Une vidéo enregistrée par une caméra-piéton de la police municipale de Carcassonne provoque une vive polémique nationale. Les images remontent à novembre 2025 mais ont été rendues publiques début septembre 2026. Elles montrent notamment un policier tenant des propos racistes, misogynes et complotistes pendant une patrouille. Une enquête judiciaire est désormais ouverte.
Selon RTL, le parquet de Carcassonne a ouvert une enquête après la révélation des enregistrements. La municipalité a également engagé des mesures contre les agents concernés.
Une caméra-piéton au cœur de l’affaire
Les images ont été enregistrées pendant une patrouille nocturne en novembre 2025.
La caméra-piéton portée par l’un des agents a conservé plusieurs heures de conversations. Des extraits ont ensuite été révélés par la presse régionale.
Les propos enregistrés visent plusieurs catégories de personnes et comprennent notamment des remarques racistes et sexistes.
Le dossier pose donc une question disciplinaire mais aussi pénale.
Le policier avait des liens avec le RN
L’un des agents apparaissant dans le dossier avait également participé au service d’ordre du Rassemblement national.

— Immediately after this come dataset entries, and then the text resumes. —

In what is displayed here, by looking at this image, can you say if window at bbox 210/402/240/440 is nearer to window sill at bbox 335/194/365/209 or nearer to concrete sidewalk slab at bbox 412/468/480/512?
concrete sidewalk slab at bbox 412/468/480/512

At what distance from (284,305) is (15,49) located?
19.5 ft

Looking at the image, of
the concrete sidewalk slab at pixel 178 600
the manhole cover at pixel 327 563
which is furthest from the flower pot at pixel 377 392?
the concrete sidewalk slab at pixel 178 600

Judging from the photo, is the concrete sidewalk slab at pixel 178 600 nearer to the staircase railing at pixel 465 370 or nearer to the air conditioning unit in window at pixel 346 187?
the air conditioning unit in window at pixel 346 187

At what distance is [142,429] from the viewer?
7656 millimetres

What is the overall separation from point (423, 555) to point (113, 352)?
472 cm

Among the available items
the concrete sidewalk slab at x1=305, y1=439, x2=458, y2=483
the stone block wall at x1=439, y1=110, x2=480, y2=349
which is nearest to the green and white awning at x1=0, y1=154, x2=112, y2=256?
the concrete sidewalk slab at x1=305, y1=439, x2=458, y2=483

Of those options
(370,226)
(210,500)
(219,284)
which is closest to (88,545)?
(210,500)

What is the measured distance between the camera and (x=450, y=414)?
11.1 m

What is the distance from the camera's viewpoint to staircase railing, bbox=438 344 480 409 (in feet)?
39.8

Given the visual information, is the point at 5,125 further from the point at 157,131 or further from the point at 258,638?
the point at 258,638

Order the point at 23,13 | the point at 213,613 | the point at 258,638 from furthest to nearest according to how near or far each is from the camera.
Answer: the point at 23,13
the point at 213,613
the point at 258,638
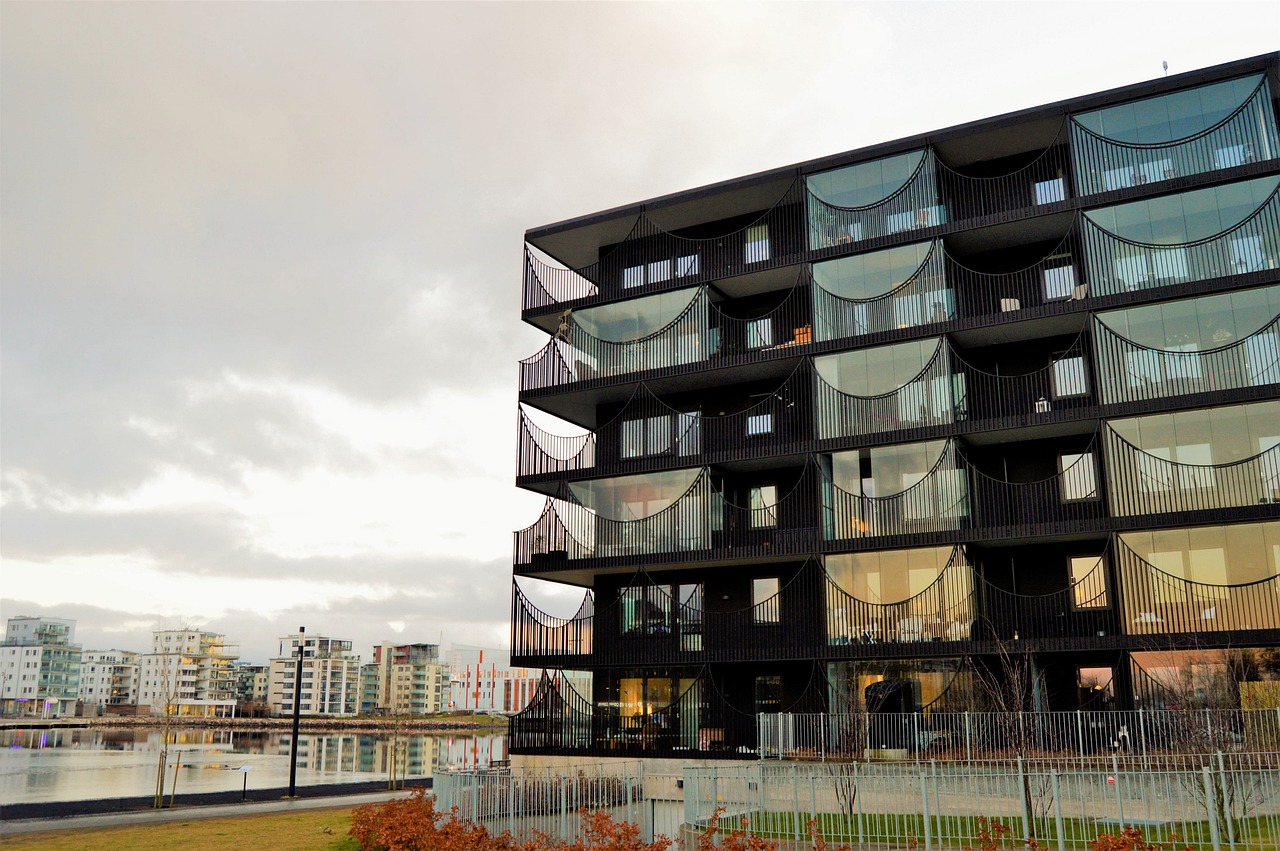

Après la diffusion de l’affaire, le parti a annoncé son exclusion et sa radiation de son service d’ordre.
Cette connexion donne une dimension politique supplémentaire à l’affaire.
La municipalité de Carcassonne est aujourd’hui dirigée par le RN. Toutefois, les faits enregistrés remontent à novembre 2025, avant l’actuelle administration municipale.
Le maire a condamné les propos et annoncé des sanctions.
Le ministère de l’Intérieur examine le fonctionnement du service
L’affaire dépasse désormais le seul comportement individuel d’un agent.
Le ministère de l’Intérieur a lancé une inspection concernant la police municipale locale. L’objectif est notamment d’examiner la manière dont les faits ont été traités par les différentes autorités.
Une question importante porte effectivement sur le délai entre l’enregistrement des propos et les réactions publiques.
Les enquêtes devront déterminer quelles personnes avaient connaissance des images et quelles décisions ont alors été prises.
Un débat sur le contrôle des polices municipales
L’affaire relance enfin la question du contrôle des agents municipaux.
Contrairement à la police nationale, ces services dépendent directement des maires. Cependant, leurs agents disposent de pouvoirs de police et interviennent quotidiennement au contact du public.
Ils doivent donc respecter des obligations strictes de neutralité et de déontologie.
Les caméras-piétons étaient initialement destinées à sécuriser les interventions et à documenter certains incidents. À Carcassonne, l’équipement devient également une pièce importante dans une enquête visant le comportement des agents eux-mêmes.
La justice devra désormais établir les responsabilités individuelles. L’inspection administrative devra, de son côté, déterminer si le fonctionnement du service nécessite des corrections plus larges.